IF 4.3 2区 生物学 Pub Date : 2023-08-30 eCollection Date: 2023-08-01 DOI: 10.1371/journal.pcbi.1011216
Jonathan Morgan, Alan E Lindsay

T cells form transient cell-to-cell contacts with antigen presenting cells (APCs) to facilitate surface interrogation by membrane bound T cell receptors (TCRs). Upon recognition of molecular signatures (antigen) of pathogen, T cells may initiate an adaptive immune response. The duration of the T cell/APC contact is observed to vary widely, yet it is unclear what constructive role, if any, such variations might play in immune signaling. Modeling efforts describing antigen discrimination often focus on steady-state approximations and do not account for the transient nature of cellular contacts. Within the framework of a kinetic proofreading (KP) mechanism, we develop a stochastic First Receptor Activation Model (FRAM) describing the likelihood that a productive immune signal is produced before the expiry of the contact. Through the use of extreme statistics, we characterize the probability that the first TCR triggering is induced by a rare agonist antigen and not by that of an abundant self-antigen. We show that defining positive immune outcomes as resilience to extreme statistics and sensitivity to rare events mitigates classic tradeoffs associated with KP. By choosing a sufficient number of KP steps, our model is able to yield single agonist sensitivity whilst remaining non-reactive to large populations of self antigen, even when self and agonist antigen are similar in dissociation rate to the TCR but differ largely in expression. Additionally, our model achieves high levels of accuracy even when agonist positive APCs encounters are rare. Finally, we discuss potential biological costs associated with high classification accuracy, particularly in challenging T cell environments.
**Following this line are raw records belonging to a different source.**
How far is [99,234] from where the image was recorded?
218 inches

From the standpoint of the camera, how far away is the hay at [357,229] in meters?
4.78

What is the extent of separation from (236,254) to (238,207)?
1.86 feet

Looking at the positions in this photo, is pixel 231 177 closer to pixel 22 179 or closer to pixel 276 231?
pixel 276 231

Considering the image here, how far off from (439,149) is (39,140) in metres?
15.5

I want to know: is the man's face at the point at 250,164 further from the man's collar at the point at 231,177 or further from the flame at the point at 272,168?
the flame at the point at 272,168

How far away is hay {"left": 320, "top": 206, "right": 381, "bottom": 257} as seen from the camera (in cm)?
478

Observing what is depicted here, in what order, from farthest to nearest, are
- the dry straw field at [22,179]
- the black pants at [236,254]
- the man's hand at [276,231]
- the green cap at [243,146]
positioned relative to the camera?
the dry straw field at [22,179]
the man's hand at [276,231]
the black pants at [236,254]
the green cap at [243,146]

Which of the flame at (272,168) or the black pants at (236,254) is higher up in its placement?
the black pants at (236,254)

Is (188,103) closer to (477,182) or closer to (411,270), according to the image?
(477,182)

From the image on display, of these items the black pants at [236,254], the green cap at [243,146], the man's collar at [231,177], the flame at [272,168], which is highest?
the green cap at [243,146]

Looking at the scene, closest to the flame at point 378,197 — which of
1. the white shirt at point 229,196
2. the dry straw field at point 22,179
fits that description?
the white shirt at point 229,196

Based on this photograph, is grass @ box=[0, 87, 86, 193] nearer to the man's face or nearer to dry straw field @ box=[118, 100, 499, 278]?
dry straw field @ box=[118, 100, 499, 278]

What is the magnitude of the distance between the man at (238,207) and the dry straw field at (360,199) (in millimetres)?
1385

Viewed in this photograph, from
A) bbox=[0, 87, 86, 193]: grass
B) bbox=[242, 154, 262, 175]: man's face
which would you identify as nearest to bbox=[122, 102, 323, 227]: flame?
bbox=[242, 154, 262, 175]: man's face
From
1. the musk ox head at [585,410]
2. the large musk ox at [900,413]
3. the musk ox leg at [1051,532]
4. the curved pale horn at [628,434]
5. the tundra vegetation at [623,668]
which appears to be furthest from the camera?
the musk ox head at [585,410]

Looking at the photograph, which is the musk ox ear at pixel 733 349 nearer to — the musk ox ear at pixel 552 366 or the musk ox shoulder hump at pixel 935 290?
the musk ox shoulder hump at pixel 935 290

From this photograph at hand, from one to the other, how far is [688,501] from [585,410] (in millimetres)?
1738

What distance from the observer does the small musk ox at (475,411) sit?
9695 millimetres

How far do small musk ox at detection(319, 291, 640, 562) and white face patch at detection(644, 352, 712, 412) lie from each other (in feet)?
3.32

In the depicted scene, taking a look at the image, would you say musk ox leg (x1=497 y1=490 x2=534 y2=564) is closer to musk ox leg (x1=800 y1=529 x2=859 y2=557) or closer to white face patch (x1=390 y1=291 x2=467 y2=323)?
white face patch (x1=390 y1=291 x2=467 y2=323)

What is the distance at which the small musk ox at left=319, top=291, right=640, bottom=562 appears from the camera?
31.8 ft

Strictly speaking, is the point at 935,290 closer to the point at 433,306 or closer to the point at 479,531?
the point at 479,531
T细胞与抗原呈递细胞(APC)形成短暂的细胞间接触,以促进膜结合T细胞受体(TCRs)的表面询问。在识别病原体的分子特征(抗原)后,T细胞可以启动适应性免疫反应。观察到T细胞/APC接触的持续时间变化很大,但尚不清楚这种变化在免疫信号传导中可能发挥什么建设性作用(如果有的话)。描述抗原辨别的建模工作通常侧重于稳态近似,而没有考虑细胞接触的瞬态性质。在动力学校对(KP)机制的框架内,我们开发了一个随机第一受体激活模型(FRAM),描述了在接触期满前产生生产性免疫信号的可能性。通过使用极端统计学,我们表征了第一次TCR触发是由罕见的激动剂抗原而不是由丰富的自身抗原诱导的概率。我们表明,将阳性免疫结果定义为对极端统计数据的弹性和对罕见事件的敏感性,可以缓解与KP相关的经典权衡。通过选择足够数量的KP步骤,我们的模型能够产生单一激动剂敏感性,同时对大量自身抗原保持无反应,即使当自身和激动剂抗原在解离速率上与TCR相似但在表达上大不相同时。此外,即使激动剂阳性APC很少遇到,我们的模型也能达到高水平的准确性。最后,我们讨论了与高分类精度相关的潜在生物成本,特别是在具有挑战性的T细胞环境中。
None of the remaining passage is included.